Blue Stars have gone green.

Memories of people and pageantry continued racing through my head as I traveled along the interstate route alone in my 5-cylinder marvel, the Silver Bullet. To enjoy drum corps fully is to be in the stands for a live show. That requires traveling by plane and car. If you have followed my DCI stories these past seven years in my blog and Drum Corps World magazine, you will have endured the stories about my Volvos that have transported me along the way. I am comforted to have had the unwavering support of such a fine car and brand.

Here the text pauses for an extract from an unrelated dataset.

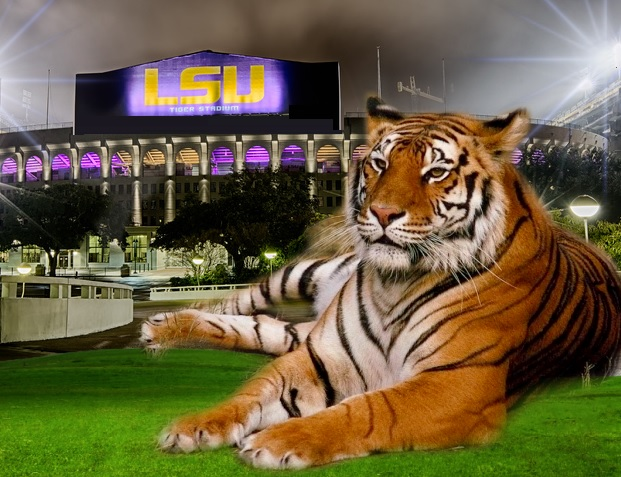 LSU Mourns the loss of Mike the Tiger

The Silver Bullet purred the whole way to Indy and back with its new lease on life, achieving a maximum mpg of 25.4 while touring the dollar store routes, the two-lane roads that connect our communities.

Phantom Regiment is kicking it out.
Capturing the wind.

After staying with my sister in Ithaca, I chose such a road, NYS Rt. 13, on Monday morning to visit my other sister in Clinton, NY. The fast lane was left behind, and I again enjoyed the rolling hills of New York’s heartland. Unbeknown to me, I was traveling along part of the Renewable Energy Trail, an identified corridor across the state dotted with wind farms and solar orchards. Nostalgia overcame me when I crested a hill near Peterborough, NY, a small hamlet in Central New York. Sixty years ago, my father was involved in radar development for the Air Force, and a testing site for his work was on this hill. Peterborough was also the home of Garrit Smith, a philanthropist and abolitionist. He denied himself and his family in order to give to others—a remarkable story to be learned by walking the grounds of the former mansion.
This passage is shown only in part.